Cornell II Program
Cornell University, Ithaca, New York
June 23 – August 3, 2019
Faculty: La TaSha Levy, University of Washington, and Nicole Burrowes, University of Texas at Austin
Factotum: Jenny Zhang, Ohio State University
This seminar examines one of the most radical moments in civil rights history—the 1964 Mississippi Project. Widely known as “Freedom Summer,” this civil rights campaign organized a multi-faceted program that challenged white supremacy in education and racial terror in the community through the establishment of Freedom Schools, voter registration drives, and an alternative political party called the Mississippi Freedom Democratic Party. Even more, Freedom Summer called on Black women and men from the community, many of whom were poor and uneducated, to lead their own movement.
It was during the Freedom Summer campaign that activists debated the merits of non-violence versus self-defense; the limits of charismatic male leadership; and the role of white allies in the struggle for Black freedom.

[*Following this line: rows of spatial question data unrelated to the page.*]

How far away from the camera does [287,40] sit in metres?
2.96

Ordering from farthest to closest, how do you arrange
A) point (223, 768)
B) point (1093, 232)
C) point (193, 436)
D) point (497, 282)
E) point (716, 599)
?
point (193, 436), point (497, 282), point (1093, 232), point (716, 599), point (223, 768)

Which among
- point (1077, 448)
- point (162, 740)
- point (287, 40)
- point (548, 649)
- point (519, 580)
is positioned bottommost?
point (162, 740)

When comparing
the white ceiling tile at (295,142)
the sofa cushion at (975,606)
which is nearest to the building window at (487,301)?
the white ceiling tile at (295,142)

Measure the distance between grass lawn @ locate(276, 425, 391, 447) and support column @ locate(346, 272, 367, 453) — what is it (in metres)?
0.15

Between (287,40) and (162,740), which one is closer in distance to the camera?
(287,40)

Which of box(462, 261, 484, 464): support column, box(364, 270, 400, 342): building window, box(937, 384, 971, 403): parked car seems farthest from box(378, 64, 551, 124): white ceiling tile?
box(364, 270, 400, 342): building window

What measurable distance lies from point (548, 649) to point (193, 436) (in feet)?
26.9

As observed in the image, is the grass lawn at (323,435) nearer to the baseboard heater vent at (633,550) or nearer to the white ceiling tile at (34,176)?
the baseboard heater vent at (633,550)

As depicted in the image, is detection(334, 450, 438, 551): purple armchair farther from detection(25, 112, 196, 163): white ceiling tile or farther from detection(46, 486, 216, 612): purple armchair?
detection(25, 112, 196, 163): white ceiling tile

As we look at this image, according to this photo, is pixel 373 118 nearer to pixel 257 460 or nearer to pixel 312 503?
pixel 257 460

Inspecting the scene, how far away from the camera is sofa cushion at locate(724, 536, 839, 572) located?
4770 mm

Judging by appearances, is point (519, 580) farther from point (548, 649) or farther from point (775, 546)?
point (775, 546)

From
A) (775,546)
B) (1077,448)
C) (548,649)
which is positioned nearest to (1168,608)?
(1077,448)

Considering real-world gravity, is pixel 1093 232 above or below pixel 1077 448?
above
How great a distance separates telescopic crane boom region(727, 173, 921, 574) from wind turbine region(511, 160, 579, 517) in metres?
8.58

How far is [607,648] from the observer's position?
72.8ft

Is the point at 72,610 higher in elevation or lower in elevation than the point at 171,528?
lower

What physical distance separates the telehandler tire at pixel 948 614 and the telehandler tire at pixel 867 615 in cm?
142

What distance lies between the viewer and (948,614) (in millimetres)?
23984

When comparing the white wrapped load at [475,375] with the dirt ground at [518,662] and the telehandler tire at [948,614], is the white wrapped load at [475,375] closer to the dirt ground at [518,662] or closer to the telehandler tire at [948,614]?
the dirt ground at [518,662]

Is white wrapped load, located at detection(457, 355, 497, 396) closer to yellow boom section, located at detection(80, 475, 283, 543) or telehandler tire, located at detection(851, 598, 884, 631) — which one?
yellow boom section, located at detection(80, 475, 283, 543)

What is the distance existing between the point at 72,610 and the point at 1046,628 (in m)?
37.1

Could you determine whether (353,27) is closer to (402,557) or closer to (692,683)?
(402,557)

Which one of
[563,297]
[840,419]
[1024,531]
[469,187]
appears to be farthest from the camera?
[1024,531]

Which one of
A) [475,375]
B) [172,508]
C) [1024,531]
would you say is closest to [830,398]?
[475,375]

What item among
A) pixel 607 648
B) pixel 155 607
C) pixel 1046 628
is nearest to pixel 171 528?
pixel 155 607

In the face of extraordinary violence and economic deprivation, Black Mississippians waged one of the most powerful, yet understudied, movements in civil rights history, and they modeled the maxim that “ordinary people can accomplish extraordinary things.”
Using primary sources, music, film, and scholarly texts, students will explore the 1964 Freedom Summer Project in order to understand diverse struggles, leadership styles, and competing interpretations of what it means to be free. Borrowing directly from the original Freedom School curriculum, students will contemplate the “myths of society” as well as theoretical and conceptual frameworks necessary for the creation of a just society. This course also seeks to draw connections through a roaming classroom format, in which we will occasionally gather at various historic sites in our surrounding community.